Abstract 9122: Heparin Mobilizes Multipotent Human Mesoangioblasts

Abstract

The identification of clinically applicable drugs which mobilize endogenous mesenchymal progenitor cells may offer novel therapeutic application in cardiovascular diseases. We recently showed that hepatocyte growth factor (HGF) induces the mobilization of multipotent circulating mesenchymal cells that co-express endothelial markers (so-called circulating mesoangioblasts, cMABs). Since HGF only has a short half life, we investigated whether heparin might be useful to endogenously increase HGF levels thereby inducing the mobilization of cMABs. Heparin was infused in patients with coronary artery disease at a concentration of 200 U/kg (n=11 patients) and 300 U/kg (n=11 patients) and serum HGF levels were determined by ELISA. Consistent with published studies, heparin dose-dependently increased HGF levels to 34.4+1.9 in patients receiving 200U/kg heparin and 42.8+0.9 ng/ml in the patients treated with 300 U/kg.
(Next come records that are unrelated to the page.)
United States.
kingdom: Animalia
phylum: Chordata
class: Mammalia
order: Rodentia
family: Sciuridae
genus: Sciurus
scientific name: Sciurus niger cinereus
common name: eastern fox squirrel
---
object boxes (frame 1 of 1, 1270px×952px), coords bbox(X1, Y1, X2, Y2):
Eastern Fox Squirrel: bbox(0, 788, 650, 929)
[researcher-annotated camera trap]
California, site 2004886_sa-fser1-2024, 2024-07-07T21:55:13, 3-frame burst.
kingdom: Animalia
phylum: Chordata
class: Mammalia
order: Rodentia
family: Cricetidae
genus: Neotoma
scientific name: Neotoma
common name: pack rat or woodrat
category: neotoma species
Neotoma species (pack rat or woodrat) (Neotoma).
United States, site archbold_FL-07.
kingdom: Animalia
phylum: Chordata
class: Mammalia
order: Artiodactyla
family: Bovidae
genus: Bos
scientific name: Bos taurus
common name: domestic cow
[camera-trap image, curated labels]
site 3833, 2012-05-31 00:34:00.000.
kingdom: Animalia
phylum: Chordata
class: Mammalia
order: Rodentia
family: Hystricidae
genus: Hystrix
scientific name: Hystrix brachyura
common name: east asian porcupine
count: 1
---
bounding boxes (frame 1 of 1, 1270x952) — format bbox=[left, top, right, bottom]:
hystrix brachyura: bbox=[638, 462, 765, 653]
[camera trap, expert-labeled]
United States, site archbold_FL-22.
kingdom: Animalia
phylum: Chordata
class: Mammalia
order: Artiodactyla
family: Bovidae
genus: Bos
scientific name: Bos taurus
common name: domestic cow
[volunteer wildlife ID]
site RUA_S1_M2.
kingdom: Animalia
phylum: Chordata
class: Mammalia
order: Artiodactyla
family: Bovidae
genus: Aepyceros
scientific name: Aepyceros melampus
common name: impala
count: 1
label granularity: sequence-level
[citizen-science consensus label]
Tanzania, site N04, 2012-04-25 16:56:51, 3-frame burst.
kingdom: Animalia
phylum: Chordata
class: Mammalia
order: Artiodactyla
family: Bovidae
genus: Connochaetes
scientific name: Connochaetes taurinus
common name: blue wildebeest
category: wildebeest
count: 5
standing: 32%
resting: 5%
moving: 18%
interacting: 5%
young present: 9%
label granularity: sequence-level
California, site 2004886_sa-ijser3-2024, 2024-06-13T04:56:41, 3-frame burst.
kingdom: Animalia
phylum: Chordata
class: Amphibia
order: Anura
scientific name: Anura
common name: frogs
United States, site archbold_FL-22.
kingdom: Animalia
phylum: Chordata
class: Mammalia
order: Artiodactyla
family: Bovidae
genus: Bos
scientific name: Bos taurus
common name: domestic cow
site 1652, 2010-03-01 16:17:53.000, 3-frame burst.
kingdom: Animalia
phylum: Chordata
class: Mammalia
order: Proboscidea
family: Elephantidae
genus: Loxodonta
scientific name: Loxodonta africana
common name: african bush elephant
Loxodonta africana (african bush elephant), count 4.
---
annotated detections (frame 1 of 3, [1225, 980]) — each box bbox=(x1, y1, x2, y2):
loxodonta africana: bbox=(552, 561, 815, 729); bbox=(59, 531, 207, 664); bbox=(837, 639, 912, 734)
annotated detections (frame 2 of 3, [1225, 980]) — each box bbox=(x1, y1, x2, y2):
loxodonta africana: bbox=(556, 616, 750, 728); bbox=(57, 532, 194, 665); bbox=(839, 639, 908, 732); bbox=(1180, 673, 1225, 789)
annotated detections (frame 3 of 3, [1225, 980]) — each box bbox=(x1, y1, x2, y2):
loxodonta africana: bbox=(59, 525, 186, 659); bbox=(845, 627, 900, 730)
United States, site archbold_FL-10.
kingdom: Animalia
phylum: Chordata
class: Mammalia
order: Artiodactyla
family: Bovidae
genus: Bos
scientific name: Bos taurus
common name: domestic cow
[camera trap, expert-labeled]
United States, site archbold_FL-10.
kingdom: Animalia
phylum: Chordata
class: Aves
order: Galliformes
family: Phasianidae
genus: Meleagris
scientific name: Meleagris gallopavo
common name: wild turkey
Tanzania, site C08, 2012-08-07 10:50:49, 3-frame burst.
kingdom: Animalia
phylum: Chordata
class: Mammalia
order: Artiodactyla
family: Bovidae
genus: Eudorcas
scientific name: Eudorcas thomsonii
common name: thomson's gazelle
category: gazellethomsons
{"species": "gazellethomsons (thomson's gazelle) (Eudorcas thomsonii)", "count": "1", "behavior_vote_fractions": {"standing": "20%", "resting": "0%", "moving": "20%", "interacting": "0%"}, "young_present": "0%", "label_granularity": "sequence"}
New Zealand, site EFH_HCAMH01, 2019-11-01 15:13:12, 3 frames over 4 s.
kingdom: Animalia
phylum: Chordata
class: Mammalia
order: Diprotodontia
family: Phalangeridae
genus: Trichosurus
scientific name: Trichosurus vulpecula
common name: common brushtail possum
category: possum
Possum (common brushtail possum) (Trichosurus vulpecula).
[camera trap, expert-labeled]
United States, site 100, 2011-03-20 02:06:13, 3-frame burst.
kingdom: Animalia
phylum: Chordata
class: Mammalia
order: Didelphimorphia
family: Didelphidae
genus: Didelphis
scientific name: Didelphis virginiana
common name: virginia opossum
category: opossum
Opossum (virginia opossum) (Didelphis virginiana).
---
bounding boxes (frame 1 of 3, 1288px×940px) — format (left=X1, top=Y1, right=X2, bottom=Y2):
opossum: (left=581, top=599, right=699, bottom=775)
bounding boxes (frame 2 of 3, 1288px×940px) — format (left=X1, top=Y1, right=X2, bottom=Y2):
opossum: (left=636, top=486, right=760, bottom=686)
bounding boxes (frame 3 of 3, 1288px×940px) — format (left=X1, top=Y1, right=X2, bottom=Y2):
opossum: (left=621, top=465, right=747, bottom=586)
Moreover, heparin dose-dependently increased the number of circulating mesenchymal cell colonies. Patients receiving 200U/kg showed 0.30+0.12 colonies / mononuclear cells (x10 6 ). Further increasing the heparin dosage to 300U/kg increased the number of colonies to 0.63+0.17 colonies / mononuclear cells (x10 6 ). In contrast, we were never able to obtain colonies in patients receiving heparin concentrations below 100 U/kg. The mesenchymal origin of the colonies was characterised by the lack of hematopoietic progenitor cell markers CD45 and CD34. Consistent with the original characterisation of the mesoangioblasts, the colonies expressed the mesenchymal marker CD73, the HGF-receptor c-Met as well as the endothelial marker KDR. In conclusion, we demonstrate that heparin can dose-dependently mobilize mesenchymal progenitor cells in humans. These findings might open up an avenue to non-invasively obtain multipotent mesenchymal cells for therapeutic application in patients with cardiovascular disease.